═══ Data records

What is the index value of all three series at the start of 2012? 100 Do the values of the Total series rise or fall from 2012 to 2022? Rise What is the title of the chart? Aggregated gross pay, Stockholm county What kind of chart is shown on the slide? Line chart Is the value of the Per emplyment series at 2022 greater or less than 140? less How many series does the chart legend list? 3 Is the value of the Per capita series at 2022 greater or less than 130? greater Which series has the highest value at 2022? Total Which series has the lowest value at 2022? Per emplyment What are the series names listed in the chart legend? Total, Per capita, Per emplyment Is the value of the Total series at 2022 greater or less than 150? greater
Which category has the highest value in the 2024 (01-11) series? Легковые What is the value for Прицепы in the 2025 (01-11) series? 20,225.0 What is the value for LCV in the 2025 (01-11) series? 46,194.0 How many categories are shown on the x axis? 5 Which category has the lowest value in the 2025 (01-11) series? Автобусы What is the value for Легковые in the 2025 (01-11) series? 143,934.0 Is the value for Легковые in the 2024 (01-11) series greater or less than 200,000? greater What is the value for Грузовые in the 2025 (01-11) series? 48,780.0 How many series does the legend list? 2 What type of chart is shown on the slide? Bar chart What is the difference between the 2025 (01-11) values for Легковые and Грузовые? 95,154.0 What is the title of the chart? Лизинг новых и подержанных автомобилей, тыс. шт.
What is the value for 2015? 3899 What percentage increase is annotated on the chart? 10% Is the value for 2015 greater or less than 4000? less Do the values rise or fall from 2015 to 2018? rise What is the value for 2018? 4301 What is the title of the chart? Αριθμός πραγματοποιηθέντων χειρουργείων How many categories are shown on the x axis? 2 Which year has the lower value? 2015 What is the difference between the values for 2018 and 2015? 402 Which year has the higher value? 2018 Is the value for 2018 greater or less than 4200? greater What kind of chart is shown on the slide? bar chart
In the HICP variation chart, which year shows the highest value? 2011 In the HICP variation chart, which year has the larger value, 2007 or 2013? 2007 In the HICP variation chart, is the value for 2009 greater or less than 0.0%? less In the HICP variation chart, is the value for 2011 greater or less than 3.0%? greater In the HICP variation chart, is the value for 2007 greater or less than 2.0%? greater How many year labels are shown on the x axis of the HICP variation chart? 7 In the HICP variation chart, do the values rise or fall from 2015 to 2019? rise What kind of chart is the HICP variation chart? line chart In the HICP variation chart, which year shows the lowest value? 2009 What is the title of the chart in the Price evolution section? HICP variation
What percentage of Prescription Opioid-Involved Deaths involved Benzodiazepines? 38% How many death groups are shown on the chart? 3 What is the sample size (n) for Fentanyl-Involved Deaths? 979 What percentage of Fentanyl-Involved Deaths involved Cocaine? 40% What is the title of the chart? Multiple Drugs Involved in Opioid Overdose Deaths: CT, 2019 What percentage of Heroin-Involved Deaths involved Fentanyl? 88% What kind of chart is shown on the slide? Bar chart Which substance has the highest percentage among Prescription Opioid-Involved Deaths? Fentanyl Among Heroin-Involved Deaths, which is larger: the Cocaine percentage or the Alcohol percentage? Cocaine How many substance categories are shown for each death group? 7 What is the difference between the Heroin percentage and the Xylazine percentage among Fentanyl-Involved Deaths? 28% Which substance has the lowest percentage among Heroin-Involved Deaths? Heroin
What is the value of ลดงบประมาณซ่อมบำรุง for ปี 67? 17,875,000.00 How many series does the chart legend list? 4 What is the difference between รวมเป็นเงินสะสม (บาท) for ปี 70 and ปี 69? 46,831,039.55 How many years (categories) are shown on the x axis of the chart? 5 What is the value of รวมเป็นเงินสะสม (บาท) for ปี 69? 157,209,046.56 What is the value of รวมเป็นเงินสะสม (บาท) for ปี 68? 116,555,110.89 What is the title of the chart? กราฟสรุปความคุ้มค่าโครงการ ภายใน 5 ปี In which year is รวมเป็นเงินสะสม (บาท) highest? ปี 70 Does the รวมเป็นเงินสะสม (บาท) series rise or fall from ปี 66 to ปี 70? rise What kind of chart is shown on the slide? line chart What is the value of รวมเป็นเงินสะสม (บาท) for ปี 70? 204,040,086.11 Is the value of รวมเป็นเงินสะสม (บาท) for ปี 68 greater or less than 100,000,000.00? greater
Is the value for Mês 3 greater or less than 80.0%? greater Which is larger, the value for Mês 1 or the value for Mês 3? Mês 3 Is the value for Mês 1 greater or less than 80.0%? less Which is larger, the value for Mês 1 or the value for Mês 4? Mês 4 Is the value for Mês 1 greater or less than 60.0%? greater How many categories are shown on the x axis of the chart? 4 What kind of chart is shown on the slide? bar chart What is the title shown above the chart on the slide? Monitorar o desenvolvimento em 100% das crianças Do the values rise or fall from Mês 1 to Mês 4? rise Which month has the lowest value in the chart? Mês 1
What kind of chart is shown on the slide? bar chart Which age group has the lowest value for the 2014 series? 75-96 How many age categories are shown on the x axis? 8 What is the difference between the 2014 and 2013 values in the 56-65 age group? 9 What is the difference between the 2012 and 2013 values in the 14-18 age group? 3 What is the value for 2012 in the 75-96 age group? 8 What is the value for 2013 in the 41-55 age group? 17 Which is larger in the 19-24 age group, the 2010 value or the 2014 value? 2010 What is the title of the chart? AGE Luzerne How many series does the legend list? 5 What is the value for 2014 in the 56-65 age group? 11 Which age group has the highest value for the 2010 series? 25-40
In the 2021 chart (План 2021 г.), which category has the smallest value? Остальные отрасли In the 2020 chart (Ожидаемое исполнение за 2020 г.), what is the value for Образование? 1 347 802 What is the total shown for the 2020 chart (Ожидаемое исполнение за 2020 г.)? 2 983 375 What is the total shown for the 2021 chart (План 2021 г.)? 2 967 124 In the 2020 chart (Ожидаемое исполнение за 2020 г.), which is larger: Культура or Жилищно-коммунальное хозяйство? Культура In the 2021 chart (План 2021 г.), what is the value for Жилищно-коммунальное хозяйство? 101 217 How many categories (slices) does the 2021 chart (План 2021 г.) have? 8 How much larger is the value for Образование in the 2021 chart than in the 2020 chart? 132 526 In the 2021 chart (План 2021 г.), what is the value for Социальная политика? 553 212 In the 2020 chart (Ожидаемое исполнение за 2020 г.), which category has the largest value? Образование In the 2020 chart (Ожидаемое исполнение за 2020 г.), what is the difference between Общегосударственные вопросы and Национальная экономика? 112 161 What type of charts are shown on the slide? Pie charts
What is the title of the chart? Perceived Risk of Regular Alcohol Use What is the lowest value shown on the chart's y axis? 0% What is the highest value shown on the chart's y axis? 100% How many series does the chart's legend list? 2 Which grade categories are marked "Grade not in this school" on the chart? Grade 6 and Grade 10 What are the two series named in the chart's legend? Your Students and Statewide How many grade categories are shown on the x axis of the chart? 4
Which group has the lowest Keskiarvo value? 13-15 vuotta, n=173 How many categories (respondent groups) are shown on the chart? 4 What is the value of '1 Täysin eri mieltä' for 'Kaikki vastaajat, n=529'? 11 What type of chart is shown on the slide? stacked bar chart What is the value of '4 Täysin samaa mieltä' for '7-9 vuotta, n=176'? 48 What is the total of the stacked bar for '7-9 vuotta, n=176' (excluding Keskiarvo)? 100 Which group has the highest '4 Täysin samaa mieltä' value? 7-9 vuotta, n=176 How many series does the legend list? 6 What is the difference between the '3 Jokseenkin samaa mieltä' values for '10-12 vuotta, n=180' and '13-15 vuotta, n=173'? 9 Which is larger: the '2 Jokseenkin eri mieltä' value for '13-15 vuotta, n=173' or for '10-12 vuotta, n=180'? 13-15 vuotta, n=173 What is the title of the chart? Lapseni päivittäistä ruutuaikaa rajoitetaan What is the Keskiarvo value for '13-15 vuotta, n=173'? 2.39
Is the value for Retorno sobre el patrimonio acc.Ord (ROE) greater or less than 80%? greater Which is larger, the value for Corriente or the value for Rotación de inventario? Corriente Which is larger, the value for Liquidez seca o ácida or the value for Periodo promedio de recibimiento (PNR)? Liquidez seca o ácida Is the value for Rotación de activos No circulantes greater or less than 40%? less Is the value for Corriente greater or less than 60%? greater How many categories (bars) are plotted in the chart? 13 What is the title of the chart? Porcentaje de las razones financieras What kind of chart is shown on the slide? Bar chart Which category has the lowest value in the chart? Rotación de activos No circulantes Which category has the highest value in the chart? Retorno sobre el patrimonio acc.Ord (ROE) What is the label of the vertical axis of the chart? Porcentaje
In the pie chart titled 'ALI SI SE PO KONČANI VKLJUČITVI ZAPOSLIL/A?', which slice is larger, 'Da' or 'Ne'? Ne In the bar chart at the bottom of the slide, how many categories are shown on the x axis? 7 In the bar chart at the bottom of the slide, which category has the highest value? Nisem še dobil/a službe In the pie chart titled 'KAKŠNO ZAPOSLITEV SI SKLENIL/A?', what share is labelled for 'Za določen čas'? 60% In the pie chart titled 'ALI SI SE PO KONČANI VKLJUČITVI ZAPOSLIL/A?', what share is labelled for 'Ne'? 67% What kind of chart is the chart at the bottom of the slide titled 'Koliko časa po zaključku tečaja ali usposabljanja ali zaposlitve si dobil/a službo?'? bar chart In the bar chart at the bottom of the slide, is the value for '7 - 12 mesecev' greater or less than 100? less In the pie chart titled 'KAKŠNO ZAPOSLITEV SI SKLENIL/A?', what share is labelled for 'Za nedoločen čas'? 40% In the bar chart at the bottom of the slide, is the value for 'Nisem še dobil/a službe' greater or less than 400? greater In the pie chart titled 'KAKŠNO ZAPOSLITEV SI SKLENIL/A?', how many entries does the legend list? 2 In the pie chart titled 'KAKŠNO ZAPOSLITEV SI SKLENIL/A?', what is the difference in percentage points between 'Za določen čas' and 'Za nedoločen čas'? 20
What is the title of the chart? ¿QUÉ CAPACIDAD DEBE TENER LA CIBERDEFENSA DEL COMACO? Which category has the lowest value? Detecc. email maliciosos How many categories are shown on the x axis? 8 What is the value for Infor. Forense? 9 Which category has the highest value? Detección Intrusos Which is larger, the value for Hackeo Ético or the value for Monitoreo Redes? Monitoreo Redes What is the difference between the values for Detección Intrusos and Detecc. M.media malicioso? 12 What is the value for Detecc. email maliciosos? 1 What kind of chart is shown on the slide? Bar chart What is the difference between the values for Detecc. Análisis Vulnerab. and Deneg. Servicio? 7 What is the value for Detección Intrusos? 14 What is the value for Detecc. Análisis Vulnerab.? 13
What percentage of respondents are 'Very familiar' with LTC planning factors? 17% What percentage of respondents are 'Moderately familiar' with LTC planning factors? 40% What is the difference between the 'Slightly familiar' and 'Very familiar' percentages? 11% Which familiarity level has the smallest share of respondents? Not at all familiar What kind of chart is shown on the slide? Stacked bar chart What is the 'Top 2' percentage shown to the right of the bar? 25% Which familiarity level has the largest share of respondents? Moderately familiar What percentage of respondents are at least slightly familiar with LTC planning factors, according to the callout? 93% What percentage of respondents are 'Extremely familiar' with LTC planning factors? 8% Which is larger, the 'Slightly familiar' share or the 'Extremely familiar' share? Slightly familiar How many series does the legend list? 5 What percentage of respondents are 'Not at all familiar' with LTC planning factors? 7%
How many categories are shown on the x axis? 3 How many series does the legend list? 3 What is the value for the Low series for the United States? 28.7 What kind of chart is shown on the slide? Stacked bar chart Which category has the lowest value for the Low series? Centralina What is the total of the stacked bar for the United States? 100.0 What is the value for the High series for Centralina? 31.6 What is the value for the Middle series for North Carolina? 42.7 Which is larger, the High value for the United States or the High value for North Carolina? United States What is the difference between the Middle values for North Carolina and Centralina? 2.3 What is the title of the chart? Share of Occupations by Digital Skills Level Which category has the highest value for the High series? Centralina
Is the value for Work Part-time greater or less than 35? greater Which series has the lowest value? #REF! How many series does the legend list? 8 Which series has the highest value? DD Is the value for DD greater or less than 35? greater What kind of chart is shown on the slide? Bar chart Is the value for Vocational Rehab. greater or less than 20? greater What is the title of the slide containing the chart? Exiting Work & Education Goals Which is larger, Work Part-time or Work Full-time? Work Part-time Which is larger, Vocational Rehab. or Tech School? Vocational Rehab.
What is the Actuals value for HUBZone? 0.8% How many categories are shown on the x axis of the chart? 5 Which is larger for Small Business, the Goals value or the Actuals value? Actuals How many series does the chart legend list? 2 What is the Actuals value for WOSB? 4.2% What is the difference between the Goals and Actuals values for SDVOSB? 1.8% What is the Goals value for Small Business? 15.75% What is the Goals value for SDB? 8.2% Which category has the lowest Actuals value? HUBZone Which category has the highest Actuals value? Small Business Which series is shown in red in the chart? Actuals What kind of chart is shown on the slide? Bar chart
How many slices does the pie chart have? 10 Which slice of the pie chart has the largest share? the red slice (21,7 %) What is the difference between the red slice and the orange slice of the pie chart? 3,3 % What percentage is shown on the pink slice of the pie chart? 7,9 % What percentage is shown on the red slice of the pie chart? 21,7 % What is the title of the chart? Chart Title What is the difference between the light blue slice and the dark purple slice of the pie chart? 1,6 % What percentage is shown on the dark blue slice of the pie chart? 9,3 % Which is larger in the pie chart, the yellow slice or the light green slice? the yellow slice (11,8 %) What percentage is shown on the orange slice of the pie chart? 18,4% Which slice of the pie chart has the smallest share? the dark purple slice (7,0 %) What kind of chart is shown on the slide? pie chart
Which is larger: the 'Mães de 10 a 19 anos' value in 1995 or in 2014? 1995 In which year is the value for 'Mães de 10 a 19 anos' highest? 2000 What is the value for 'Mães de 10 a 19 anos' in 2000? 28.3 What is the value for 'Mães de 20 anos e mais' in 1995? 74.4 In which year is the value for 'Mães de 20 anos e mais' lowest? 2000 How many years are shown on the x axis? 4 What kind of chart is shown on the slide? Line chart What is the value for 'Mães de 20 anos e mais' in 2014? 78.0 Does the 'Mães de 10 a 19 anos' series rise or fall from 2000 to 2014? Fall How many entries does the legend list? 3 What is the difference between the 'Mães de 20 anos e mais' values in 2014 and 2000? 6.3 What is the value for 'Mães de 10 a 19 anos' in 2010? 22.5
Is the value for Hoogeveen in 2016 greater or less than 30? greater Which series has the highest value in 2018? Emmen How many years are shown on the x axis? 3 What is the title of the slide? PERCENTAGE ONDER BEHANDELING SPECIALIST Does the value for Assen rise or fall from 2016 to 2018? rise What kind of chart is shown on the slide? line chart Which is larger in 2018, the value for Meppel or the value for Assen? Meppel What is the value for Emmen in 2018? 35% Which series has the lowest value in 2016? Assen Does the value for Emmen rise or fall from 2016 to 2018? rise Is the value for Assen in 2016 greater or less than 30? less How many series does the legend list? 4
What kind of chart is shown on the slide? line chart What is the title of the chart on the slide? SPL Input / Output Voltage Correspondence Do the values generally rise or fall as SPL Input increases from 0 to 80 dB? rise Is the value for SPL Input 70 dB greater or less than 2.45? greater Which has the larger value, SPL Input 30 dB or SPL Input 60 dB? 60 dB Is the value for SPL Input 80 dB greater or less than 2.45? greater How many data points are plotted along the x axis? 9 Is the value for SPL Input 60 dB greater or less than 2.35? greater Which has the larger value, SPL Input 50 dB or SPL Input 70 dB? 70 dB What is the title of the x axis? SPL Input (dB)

══════

# Exercise brief:
Please state how many lines of the records above contain the string "รวมเป", giving only the number.

# Solution:
1